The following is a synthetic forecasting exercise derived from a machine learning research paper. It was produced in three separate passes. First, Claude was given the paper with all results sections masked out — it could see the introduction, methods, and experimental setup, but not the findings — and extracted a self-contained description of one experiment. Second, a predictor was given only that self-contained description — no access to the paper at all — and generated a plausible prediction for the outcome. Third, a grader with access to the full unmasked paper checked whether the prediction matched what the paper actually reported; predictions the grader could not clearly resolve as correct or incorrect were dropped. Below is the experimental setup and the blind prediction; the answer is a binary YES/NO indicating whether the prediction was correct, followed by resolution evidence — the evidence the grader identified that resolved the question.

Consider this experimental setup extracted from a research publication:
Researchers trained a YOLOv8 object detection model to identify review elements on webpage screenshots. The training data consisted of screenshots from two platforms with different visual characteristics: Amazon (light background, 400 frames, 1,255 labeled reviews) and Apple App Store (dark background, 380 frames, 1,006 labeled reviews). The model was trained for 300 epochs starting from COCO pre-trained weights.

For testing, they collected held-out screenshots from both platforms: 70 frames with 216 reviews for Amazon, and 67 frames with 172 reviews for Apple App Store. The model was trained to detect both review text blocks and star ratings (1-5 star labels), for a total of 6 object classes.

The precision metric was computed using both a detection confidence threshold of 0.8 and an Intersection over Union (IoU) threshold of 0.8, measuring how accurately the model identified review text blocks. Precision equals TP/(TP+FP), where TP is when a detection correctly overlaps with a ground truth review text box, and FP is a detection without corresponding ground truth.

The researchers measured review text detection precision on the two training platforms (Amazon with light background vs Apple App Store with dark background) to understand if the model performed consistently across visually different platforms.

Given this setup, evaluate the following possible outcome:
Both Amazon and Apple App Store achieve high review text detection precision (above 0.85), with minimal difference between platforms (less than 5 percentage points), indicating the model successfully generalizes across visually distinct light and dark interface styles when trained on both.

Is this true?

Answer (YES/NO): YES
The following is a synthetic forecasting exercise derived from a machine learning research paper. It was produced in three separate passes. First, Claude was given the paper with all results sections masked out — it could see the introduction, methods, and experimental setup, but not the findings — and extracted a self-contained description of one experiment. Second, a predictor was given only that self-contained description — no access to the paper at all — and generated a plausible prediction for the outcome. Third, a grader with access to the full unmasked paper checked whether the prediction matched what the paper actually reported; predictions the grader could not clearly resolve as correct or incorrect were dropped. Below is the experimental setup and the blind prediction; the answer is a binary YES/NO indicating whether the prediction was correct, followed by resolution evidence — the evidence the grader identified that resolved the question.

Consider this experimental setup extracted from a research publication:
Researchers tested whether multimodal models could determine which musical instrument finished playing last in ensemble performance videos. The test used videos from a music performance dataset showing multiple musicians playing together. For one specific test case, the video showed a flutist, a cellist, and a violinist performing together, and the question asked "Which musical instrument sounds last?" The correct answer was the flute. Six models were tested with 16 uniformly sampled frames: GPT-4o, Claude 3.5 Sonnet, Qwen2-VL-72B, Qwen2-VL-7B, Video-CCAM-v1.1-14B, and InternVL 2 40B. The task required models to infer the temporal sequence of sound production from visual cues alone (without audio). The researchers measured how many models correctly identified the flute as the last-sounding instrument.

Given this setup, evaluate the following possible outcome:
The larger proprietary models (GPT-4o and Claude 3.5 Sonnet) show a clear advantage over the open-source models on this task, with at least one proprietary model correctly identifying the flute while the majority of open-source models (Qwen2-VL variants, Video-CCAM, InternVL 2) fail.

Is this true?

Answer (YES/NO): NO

□ □ □

Referring to the material above, set down exactly the lines between the line with "Researchers trained a" and the line with "For testing, they", inclusive, and no other lines.

Researchers trained a YOLOv8 object detection model to identify review elements on webpage screenshots. The training data consisted of screenshots from two platforms with different visual characteristics: Amazon (light background, 400 frames, 1,255 labeled reviews) and Apple App Store (dark background, 380 frames, 1,006 labeled reviews). The model was trained for 300 epochs starting from COCO pre-trained weights.

For testing, they collected held-out screenshots from both platforms: 70 frames with 216 reviews for Amazon, and 67 frames with 172 reviews for Apple App Store. The model was trained to detect both review text blocks and star ratings (1-5 star labels), for a total of 6 object classes.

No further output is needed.